Bitwise’s Hougan said he believes the general trend remains upward: “It’ll be messy. But the macro direction is clear.
“The market is driven by the collision of powerful, persistent positive forces and periodic, violent negative ones.” He said, remaining optimistic despite the recent washouts. “Institutional adoption, regulatory clarity, macro concerns around fiat debasement, and real-world use cases like stablecoins — those are slow-moving, positive forces. They take a decade to play out.”
Bitcoin, traditionally seen as following a four-year cycle tied to the regular 50% cuts in the creation of new tokens paid out to miners, is likely to create a new dynamic in 2026, he said.

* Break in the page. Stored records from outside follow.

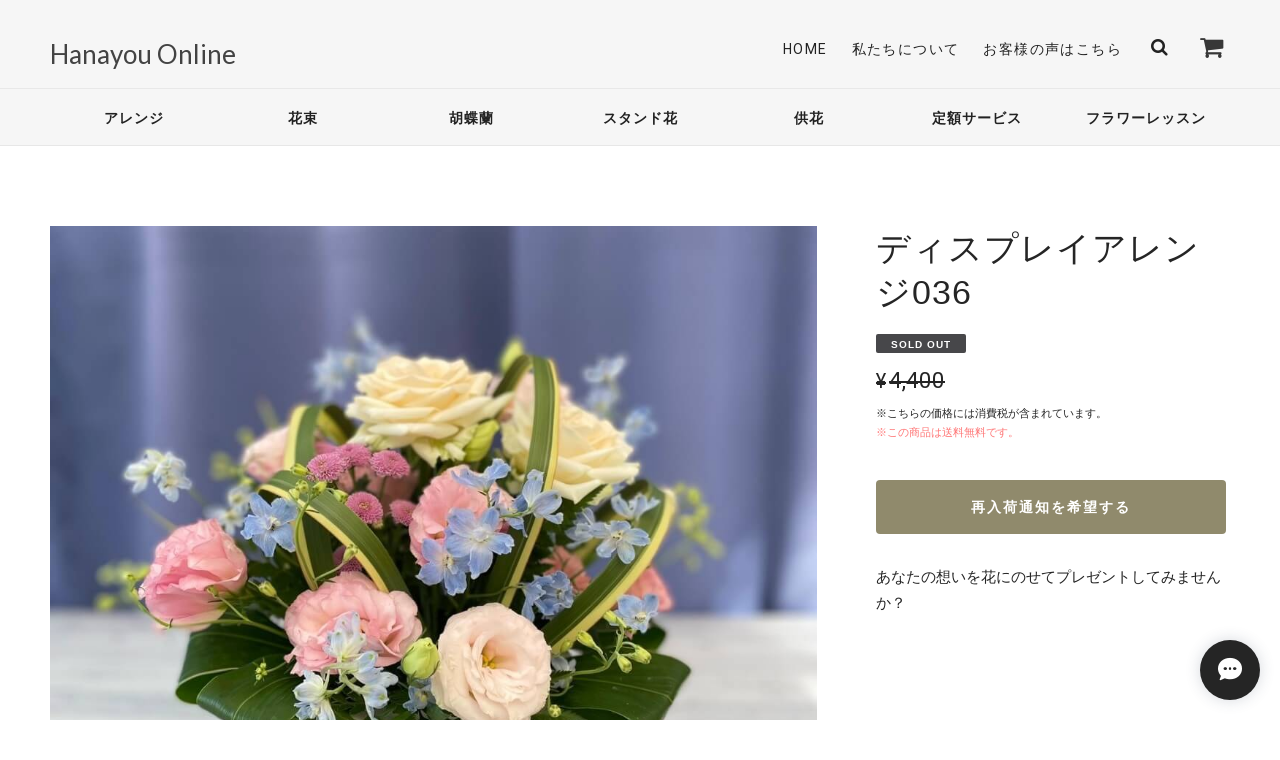

--- FILE ---
content_type: application/xml; charset=UTF-8
request_url: https://shop.hana-you.net/blog/feed
body_size: 2318
content:
<?xml version="1.0" encoding="UTF-8"?><rss version="2.0"
	xmlns:content="http://purl.org/rss/1.0/modules/content/"
	xmlns:wfw="http://wellformedweb.org/CommentAPI/"
	xmlns:dc="http://purl.org/dc/elements/1.1/"
	xmlns:atom="http://www.w3.org/2005/Atom"
	xmlns:sy="http://purl.org/rss/1.0/modules/syndication/"
	xmlns:slash="http://purl.org/rss/1.0/modules/slash/"
>
<channel>
	<title>Blog | 花you</title>
	<atom:link href="https://shop.hana-you.net/blog/feed" rel="self" type="application/rss+xml" />
	<link>https://shop.hana-you.net/blog</link>
	<description><![CDATA[あなたの大切な想いを届けるフラワーギフト。
失敗しない贈り方を提案します！
用途にあった間違いない花を贈りませんか。
花youにお任せください。]]></description>
	<language>ja</language>
	<sy:updatePeriod>hourly</sy:updatePeriod>
	<sy:updateFrequency>1</sy:updateFrequency>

“The old cycle drivers—halvings, interest rates, and leverage—are significantly weaker,” he instructed CoinDesk earlier this month. Future development shall be pushed by extra mature, structural forces, akin to institutional flows, regulatory readability, and international asset diversification. “That’s why we believe bitcoin could hit new all-time highs in 2026 — even outside the traditional halving cycle.”
Quantum Economics’ Greenspan maybe summed up what’s taking place with bitcoin and the place it is going.
“This wasn’t ‘peak bitcoin,’” he stated. “It was the moment bitcoin officially started playing in Wall Street’s pond.”